Over at The Browser, Lebowitz discusses  New York, and New York writers.

Nowadays, she seems disgrunted with the place whose ethos she personifies:  “New York has always, always, always – from the Dutch until this day – been about real estate. But it was a billion real estate people – it was not centrally planned, which it now is. In that way, Bloomberg is like Mao. One of the things that Bloomberg did was make a plan for knocking down New York and building up Marina del Rey, or whatever he thinks this is. That was never done before. …

“Present-day New York has been made to attract people who didn’t like New York. That’s how we get a zillion tourists here, especially American tourists, who never liked New York. Now they like New York. What does that mean? Does that mean they’ve suddenly become much more sophisticated? No. It means that New York has become more like the places they come from. That won’t last.”What is immutable about New York is that it’s always changing and it’s relatively hard to live here – relative to the places where people drive from mall to country club. It’s expensive, it’s not necessarily clean and you have to walk. So I think, in the end, the people who will be in New York are the people who deserve to be here – people like me.”

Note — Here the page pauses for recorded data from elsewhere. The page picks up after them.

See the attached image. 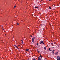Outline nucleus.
Instances as JSON below:
<instances>
[{
	"label": "nucleus",
	"mask_w": 60,
	"mask_h": 60,
	"mask_svg": "<svg viewBox=\"0 0 60 60\" xmlns=\"http://www.w3.org/2000/svg\"><path fill=\"white\" fill-rule=\"evenodd\" d=\"M38 53H40V52H39V51L38 50Z\"/></svg>",
	"instance_id": "13"
},
{
	"label": "nucleus",
	"mask_w": 60,
	"mask_h": 60,
	"mask_svg": "<svg viewBox=\"0 0 60 60\" xmlns=\"http://www.w3.org/2000/svg\"><path fill=\"white\" fill-rule=\"evenodd\" d=\"M50 51H52V50H51V49L50 50Z\"/></svg>",
	"instance_id": "19"
},
{
	"label": "nucleus",
	"mask_w": 60,
	"mask_h": 60,
	"mask_svg": "<svg viewBox=\"0 0 60 60\" xmlns=\"http://www.w3.org/2000/svg\"><path fill=\"white\" fill-rule=\"evenodd\" d=\"M58 52H57L56 53H55V55H58Z\"/></svg>",
	"instance_id": "6"
},
{
	"label": "nucleus",
	"mask_w": 60,
	"mask_h": 60,
	"mask_svg": "<svg viewBox=\"0 0 60 60\" xmlns=\"http://www.w3.org/2000/svg\"><path fill=\"white\" fill-rule=\"evenodd\" d=\"M6 35V34H5V36H6V35Z\"/></svg>",
	"instance_id": "22"
},
{
	"label": "nucleus",
	"mask_w": 60,
	"mask_h": 60,
	"mask_svg": "<svg viewBox=\"0 0 60 60\" xmlns=\"http://www.w3.org/2000/svg\"><path fill=\"white\" fill-rule=\"evenodd\" d=\"M52 48H54V47H52Z\"/></svg>",
	"instance_id": "24"
},
{
	"label": "nucleus",
	"mask_w": 60,
	"mask_h": 60,
	"mask_svg": "<svg viewBox=\"0 0 60 60\" xmlns=\"http://www.w3.org/2000/svg\"><path fill=\"white\" fill-rule=\"evenodd\" d=\"M14 46L17 49H19V48H18V46H16V45H14Z\"/></svg>",
	"instance_id": "4"
},
{
	"label": "nucleus",
	"mask_w": 60,
	"mask_h": 60,
	"mask_svg": "<svg viewBox=\"0 0 60 60\" xmlns=\"http://www.w3.org/2000/svg\"><path fill=\"white\" fill-rule=\"evenodd\" d=\"M34 60H36V59H34Z\"/></svg>",
	"instance_id": "25"
},
{
	"label": "nucleus",
	"mask_w": 60,
	"mask_h": 60,
	"mask_svg": "<svg viewBox=\"0 0 60 60\" xmlns=\"http://www.w3.org/2000/svg\"><path fill=\"white\" fill-rule=\"evenodd\" d=\"M16 6H14V8H15Z\"/></svg>",
	"instance_id": "16"
},
{
	"label": "nucleus",
	"mask_w": 60,
	"mask_h": 60,
	"mask_svg": "<svg viewBox=\"0 0 60 60\" xmlns=\"http://www.w3.org/2000/svg\"><path fill=\"white\" fill-rule=\"evenodd\" d=\"M17 25H18V26H19V23H17Z\"/></svg>",
	"instance_id": "17"
},
{
	"label": "nucleus",
	"mask_w": 60,
	"mask_h": 60,
	"mask_svg": "<svg viewBox=\"0 0 60 60\" xmlns=\"http://www.w3.org/2000/svg\"><path fill=\"white\" fill-rule=\"evenodd\" d=\"M37 45H39V44H38V43H37Z\"/></svg>",
	"instance_id": "15"
},
{
	"label": "nucleus",
	"mask_w": 60,
	"mask_h": 60,
	"mask_svg": "<svg viewBox=\"0 0 60 60\" xmlns=\"http://www.w3.org/2000/svg\"><path fill=\"white\" fill-rule=\"evenodd\" d=\"M19 46H20V45H19L18 46V47H19Z\"/></svg>",
	"instance_id": "20"
},
{
	"label": "nucleus",
	"mask_w": 60,
	"mask_h": 60,
	"mask_svg": "<svg viewBox=\"0 0 60 60\" xmlns=\"http://www.w3.org/2000/svg\"><path fill=\"white\" fill-rule=\"evenodd\" d=\"M44 49L45 50H46V47H44Z\"/></svg>",
	"instance_id": "12"
},
{
	"label": "nucleus",
	"mask_w": 60,
	"mask_h": 60,
	"mask_svg": "<svg viewBox=\"0 0 60 60\" xmlns=\"http://www.w3.org/2000/svg\"><path fill=\"white\" fill-rule=\"evenodd\" d=\"M41 58H42V56H41Z\"/></svg>",
	"instance_id": "21"
},
{
	"label": "nucleus",
	"mask_w": 60,
	"mask_h": 60,
	"mask_svg": "<svg viewBox=\"0 0 60 60\" xmlns=\"http://www.w3.org/2000/svg\"><path fill=\"white\" fill-rule=\"evenodd\" d=\"M57 60H60V57L59 56H58L57 57Z\"/></svg>",
	"instance_id": "2"
},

And she still defends smoking:

Urban economist Ed Glaeser told me that cities should be credited for humanity’s greatest hits – from Athenian philosophy through Facebook – because cities enable us to casually exchange ideas, information and inspiration. Do you second this opinion?

I certainly second that opinion. Density creates that dynamic. You don’t get that in Los Angeles, I don’t care who claims it. I don’t care how many rich people build museums in LA. To me, it’s not a city if people spend half their day in a car.

Has Mayor Michael Bloomberg’s smoking ban cut down on the kind of casual exchanges that help New York happen?

I said directly to Michael Bloomberg, “You know what sitting around in bars and restaurants, talking and smoking and drinking, is called, Mike?” He said, “What?” I said, “It’s called the history of art.”

Read the whole thing here.  Or you can stick with the one-liners:

“Having been unpopular in high school is not just cause for book publications.”

“The opposite of talking isn’t listening. The opposite of talking is waiting.”

“Success didn’t spoil me, I’ve always been insufferable.”